PROBLEM TO SOLVE - How do the lines below between the ones holding "scientific name: Heteromyidae" and "common name: warthog", inclusive, read? Give them again exactly, with no other lines.

MATERIAL FOR THE TASK -
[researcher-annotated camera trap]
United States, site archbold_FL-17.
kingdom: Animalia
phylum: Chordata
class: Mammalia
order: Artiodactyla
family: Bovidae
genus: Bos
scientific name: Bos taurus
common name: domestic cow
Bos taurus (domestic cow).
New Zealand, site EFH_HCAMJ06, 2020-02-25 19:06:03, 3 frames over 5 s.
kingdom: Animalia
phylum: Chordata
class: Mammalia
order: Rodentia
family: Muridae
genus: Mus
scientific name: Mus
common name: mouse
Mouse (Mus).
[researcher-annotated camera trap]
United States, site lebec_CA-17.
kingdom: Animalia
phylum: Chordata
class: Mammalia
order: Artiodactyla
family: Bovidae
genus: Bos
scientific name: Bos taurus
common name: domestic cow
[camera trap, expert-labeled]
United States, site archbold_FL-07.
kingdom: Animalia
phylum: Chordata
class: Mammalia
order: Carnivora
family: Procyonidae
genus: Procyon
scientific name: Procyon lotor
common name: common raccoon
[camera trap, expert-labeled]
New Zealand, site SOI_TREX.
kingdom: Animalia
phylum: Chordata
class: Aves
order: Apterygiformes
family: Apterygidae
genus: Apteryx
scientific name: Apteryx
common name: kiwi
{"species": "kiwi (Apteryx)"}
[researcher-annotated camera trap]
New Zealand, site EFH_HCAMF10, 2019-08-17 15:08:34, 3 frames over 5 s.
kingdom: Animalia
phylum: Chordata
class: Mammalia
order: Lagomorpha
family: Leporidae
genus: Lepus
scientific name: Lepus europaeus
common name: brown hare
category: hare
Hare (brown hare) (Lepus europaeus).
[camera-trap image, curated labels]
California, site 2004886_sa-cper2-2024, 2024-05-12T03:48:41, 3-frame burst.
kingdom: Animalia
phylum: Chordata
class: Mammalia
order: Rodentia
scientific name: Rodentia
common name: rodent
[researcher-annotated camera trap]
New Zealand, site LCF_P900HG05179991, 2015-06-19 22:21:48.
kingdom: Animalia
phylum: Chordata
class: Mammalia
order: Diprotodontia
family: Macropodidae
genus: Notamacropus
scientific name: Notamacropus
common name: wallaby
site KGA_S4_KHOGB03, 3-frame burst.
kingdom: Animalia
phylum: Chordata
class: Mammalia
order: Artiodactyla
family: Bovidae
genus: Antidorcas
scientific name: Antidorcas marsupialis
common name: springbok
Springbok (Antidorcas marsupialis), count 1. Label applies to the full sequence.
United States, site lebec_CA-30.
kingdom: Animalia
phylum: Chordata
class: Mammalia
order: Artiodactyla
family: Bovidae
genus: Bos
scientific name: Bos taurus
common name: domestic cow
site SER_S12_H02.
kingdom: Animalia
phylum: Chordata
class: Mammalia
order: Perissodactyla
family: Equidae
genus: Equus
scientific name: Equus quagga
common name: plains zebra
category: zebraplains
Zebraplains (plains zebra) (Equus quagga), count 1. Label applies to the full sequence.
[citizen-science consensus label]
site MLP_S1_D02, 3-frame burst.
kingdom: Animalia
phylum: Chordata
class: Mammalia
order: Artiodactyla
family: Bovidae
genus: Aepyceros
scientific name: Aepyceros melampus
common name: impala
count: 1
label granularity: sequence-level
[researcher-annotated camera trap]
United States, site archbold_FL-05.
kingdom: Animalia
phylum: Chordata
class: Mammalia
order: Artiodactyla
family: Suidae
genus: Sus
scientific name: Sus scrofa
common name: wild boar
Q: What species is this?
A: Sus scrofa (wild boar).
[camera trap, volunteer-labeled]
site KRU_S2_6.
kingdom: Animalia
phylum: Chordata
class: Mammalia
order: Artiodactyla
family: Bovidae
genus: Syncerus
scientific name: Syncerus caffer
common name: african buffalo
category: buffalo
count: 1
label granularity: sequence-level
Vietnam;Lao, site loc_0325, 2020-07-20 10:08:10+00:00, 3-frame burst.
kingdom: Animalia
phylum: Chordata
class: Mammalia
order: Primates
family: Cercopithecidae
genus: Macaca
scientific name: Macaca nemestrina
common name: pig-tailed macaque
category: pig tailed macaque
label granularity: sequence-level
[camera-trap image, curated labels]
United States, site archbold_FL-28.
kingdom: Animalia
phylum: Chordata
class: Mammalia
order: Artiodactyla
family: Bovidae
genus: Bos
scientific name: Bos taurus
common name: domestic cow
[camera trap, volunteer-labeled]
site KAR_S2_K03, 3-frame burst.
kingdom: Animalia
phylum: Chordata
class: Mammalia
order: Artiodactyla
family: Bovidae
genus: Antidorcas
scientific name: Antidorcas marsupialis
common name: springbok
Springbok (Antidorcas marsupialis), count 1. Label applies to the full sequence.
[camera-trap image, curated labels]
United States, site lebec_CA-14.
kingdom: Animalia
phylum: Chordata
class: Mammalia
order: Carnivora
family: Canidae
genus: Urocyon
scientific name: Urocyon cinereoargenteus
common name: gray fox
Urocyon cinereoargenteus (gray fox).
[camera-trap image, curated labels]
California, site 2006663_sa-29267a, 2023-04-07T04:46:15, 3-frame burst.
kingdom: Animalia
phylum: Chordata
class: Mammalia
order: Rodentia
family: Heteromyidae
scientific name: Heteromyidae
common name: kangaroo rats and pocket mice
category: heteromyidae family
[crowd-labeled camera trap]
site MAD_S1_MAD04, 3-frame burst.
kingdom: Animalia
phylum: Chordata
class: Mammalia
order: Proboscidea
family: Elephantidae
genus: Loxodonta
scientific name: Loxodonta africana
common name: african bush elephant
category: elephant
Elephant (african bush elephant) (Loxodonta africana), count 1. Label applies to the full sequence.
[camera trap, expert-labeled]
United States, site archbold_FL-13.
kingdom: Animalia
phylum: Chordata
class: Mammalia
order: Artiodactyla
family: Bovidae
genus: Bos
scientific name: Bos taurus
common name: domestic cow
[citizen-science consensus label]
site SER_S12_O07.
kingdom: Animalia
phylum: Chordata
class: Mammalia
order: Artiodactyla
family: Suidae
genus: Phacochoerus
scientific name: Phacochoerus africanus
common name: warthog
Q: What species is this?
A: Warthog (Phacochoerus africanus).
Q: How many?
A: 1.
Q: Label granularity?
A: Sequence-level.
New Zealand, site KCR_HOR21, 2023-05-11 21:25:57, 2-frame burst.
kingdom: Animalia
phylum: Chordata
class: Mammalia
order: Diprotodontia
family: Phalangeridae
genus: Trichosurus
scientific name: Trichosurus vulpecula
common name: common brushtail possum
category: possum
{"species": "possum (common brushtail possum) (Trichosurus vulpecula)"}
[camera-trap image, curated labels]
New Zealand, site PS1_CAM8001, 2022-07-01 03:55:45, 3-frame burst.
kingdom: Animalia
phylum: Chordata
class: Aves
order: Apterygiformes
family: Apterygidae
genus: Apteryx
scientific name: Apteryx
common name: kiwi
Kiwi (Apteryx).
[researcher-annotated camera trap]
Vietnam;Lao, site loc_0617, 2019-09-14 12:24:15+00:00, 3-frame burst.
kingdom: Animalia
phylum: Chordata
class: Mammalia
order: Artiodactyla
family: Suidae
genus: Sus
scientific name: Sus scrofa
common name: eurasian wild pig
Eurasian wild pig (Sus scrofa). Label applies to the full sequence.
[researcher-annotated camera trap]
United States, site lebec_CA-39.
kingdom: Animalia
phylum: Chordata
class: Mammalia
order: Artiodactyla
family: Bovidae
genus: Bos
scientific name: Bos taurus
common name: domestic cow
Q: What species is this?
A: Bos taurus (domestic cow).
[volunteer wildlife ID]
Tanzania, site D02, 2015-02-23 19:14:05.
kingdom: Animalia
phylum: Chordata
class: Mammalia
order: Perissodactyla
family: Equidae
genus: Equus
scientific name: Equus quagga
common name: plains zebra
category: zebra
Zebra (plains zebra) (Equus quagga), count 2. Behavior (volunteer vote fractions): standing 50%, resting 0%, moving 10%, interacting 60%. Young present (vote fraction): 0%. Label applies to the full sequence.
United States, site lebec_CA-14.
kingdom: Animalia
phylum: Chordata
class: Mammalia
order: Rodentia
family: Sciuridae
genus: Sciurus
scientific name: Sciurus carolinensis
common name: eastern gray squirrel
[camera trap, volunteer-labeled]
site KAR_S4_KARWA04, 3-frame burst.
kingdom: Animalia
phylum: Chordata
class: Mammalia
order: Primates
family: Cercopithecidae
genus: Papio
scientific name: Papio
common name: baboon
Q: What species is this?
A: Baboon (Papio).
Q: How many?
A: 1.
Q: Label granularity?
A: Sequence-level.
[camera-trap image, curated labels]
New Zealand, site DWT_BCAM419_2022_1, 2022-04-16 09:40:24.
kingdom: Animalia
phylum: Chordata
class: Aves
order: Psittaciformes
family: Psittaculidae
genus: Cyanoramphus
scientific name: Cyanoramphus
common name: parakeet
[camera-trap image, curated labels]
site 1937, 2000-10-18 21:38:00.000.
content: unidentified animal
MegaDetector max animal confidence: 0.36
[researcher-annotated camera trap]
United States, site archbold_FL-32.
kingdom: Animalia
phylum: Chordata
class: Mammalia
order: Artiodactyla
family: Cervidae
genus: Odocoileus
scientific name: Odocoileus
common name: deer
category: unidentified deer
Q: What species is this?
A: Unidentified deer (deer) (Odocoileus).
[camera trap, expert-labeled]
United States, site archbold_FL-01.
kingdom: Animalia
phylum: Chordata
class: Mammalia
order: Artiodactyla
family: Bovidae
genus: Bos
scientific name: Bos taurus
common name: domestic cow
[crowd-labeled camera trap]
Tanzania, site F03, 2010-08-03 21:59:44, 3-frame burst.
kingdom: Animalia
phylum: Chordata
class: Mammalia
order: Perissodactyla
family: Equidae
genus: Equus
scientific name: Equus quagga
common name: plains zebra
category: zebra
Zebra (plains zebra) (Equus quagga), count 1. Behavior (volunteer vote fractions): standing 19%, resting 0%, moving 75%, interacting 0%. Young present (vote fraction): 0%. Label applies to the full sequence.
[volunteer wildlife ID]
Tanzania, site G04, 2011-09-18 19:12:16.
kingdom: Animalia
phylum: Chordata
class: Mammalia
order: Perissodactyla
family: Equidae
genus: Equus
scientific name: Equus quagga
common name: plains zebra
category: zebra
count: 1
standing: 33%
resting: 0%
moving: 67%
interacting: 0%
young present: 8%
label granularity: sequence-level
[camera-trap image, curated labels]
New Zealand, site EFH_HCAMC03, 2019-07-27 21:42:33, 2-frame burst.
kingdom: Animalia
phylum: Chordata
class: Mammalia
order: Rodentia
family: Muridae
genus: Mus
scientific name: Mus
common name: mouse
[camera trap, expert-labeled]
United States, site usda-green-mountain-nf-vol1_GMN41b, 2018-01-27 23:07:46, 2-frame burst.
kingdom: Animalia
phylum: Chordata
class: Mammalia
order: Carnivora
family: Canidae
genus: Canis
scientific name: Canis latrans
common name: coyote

ANSWER BELOW -
scientific name: Heteromyidae
common name: kangaroo rats and pocket mice
category: heteromyidae family
[crowd-labeled camera trap]
site MAD_S1_MAD04, 3-frame burst.
kingdom: Animalia
phylum: Chordata
class: Mammalia
order: Proboscidea
family: Elephantidae
genus: Loxodonta
scientific name: Loxodonta africana
common name: african bush elephant
category: elephant
Elephant (african bush elephant) (Loxodonta africana), count 1. Label applies to the full sequence.
[camera trap, expert-labeled]
United States, site archbold_FL-13.
kingdom: Animalia
phylum: Chordata
class: Mammalia
order: Artiodactyla
family: Bovidae
genus: Bos
scientific name: Bos taurus
common name: domestic cow
[citizen-science consensus label]
site SER_S12_O07.
kingdom: Animalia
phylum: Chordata
class: Mammalia
order: Artiodactyla
family: Suidae
genus: Phacochoerus
scientific name: Phacochoerus africanus
common name: warthog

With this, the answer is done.